* [Consignes de travail]
Répondez aux questions suivantes d'après le texte sur le pouvoir en Tunisie :
1. Combien d'années le règne sans partage de Bourguiba a-t-il duré ?
2. Sur quoi s'appuie le général-président qui lui succède ?
3. De quelle administration la présidence double-t-elle le gouvernement ?

* [Texte présenté]
>>>>

A la légitimité historique de l’Etat-nation doublée du charisme de Bourguiba succède, au fil des décennies de l’indépendance, la personnalisation du pouvoir et l’extension de l’appareil de contrôle partisan et policier qui devient un organe tentaculaire greffé sur une société composée essentiellement de classes moyennes et dont les membres aspirent à une mobilité de plus en plus freinée par les pratiques du clientélisme et de la corruption. Après trente ans de règne sans partage, la légitimité discursive de Bourguiba est remplacée par la personnalisation du pouvoir d’un général-président sans verbe politique et s’appuyant sur un système policier qui transforme le pays en caserne où les opposants, notamment les islamistes, sont emprisonnés, torturés et pourchassées. La bourgeoisie se trouve ligotée par le système de corruption et de passe-droits qui annihile l’initiative privée. Par contre, les proches du président accèdent aux privilèges, avec l’appui de la présidence qui double le gouvernement d’une administration de « conseillers » et privilégie une société de consommation et de luxe en discordance totale avec le niveau de vie, fort modeste, de la plupart des Tunisiens.

<<<<

* [Section des données]
>>>>

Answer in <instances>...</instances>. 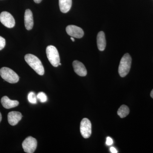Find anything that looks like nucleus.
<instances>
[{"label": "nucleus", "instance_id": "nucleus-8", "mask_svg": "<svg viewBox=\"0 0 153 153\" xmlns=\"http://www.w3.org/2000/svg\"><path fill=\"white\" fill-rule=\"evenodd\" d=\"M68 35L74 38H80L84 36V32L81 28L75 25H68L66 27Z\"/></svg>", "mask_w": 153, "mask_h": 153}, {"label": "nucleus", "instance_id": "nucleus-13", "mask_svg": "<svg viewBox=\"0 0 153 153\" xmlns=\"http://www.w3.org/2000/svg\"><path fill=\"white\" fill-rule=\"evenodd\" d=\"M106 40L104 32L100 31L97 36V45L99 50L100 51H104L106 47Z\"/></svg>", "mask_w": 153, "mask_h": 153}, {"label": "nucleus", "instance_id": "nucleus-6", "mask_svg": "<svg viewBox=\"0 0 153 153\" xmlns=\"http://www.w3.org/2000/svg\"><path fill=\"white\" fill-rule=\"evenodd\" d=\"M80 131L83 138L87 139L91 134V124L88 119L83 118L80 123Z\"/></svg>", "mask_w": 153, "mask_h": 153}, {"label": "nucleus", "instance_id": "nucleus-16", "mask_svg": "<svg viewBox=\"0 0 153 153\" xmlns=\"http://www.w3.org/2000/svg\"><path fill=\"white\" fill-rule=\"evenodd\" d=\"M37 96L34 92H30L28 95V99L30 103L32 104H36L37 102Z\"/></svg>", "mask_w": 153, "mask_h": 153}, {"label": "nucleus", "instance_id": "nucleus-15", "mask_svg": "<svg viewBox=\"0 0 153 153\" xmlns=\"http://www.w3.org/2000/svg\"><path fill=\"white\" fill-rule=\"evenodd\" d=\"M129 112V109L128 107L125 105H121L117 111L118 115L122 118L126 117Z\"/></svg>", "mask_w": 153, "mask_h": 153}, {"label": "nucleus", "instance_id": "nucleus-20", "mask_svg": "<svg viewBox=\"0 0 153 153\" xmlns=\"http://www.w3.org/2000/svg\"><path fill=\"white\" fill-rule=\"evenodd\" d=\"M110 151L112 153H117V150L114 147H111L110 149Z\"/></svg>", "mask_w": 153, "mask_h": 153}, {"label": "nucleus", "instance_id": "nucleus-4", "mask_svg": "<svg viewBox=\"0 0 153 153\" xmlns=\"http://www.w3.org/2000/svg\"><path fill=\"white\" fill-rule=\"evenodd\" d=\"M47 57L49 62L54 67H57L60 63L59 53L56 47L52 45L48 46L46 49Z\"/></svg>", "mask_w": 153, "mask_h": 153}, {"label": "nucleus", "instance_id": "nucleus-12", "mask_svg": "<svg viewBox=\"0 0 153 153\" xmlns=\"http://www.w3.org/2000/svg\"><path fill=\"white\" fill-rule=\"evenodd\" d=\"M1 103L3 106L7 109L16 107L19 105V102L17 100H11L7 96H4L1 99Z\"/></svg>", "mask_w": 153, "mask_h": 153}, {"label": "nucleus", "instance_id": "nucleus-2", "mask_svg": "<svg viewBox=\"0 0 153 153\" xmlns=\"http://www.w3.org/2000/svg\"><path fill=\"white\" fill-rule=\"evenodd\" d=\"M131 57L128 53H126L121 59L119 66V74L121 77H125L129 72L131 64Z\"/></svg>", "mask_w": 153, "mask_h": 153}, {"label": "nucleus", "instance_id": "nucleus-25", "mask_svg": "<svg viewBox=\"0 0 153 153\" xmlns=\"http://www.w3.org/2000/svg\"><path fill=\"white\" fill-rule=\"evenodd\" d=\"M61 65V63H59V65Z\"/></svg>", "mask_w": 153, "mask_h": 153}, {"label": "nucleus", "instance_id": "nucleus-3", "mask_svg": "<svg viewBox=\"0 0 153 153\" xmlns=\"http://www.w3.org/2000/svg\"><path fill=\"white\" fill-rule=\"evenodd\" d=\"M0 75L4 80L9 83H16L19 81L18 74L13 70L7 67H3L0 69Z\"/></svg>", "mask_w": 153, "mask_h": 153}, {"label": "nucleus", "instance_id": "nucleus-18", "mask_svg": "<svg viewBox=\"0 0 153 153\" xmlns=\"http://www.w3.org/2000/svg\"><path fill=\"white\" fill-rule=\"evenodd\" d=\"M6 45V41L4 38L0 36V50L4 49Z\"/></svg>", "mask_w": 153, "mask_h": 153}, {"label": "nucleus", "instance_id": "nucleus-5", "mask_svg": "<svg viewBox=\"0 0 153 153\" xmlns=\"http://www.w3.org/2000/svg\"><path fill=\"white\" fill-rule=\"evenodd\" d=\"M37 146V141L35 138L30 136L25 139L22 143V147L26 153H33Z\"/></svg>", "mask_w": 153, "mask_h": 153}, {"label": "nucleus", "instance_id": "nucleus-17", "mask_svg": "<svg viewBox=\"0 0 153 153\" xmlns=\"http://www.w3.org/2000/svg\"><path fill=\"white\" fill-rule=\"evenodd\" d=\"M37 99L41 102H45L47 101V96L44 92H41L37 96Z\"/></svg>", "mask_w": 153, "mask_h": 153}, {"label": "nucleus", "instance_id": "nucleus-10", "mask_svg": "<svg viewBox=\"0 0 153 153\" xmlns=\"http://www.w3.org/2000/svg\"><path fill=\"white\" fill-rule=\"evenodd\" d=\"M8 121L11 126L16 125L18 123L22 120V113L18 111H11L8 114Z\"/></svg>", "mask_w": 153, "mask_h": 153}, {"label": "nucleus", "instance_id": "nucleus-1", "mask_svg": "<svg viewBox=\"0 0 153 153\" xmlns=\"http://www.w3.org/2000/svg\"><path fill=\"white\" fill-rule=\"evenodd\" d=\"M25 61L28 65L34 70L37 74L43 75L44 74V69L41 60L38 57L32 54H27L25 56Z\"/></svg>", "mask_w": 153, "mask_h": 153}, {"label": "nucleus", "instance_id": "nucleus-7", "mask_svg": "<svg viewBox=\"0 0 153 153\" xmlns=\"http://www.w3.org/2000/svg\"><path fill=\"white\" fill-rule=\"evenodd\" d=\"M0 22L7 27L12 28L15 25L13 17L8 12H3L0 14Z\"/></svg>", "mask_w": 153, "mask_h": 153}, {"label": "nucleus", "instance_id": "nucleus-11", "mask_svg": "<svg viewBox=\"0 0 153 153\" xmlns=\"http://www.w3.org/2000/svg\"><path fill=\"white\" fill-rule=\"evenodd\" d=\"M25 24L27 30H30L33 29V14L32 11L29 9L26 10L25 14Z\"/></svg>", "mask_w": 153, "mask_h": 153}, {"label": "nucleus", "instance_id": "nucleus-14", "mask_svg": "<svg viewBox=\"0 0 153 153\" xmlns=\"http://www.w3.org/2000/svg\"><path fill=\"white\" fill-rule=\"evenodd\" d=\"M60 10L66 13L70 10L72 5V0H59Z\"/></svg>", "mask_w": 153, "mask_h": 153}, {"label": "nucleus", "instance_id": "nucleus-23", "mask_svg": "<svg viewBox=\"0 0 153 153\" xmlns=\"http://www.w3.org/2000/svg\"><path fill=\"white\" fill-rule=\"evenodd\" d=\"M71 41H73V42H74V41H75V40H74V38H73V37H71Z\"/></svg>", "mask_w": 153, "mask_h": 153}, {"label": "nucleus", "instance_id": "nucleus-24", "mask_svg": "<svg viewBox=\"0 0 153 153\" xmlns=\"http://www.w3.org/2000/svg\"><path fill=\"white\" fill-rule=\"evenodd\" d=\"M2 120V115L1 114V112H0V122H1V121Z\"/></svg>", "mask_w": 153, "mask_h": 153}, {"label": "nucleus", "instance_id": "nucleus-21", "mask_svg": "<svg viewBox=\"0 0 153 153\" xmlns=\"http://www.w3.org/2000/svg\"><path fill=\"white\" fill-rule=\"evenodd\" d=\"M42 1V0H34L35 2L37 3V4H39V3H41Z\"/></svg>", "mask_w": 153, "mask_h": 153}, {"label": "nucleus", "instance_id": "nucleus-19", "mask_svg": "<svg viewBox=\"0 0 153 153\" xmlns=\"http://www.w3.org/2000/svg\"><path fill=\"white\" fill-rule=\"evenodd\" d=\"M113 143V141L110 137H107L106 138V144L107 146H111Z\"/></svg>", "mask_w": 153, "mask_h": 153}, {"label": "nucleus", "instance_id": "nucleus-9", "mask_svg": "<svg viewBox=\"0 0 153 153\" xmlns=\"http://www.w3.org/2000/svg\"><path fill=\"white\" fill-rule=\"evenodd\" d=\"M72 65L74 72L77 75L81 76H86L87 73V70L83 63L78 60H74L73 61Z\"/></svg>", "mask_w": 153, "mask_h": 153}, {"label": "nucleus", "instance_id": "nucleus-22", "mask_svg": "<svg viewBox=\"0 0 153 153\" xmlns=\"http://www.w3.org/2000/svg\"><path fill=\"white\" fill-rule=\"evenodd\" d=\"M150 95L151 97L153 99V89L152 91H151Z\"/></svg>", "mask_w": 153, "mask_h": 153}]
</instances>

<<<<

* [Réponse complète]
1. Trente ans.
2. Sur un système policier.
3. D'une administration de « conseillers ».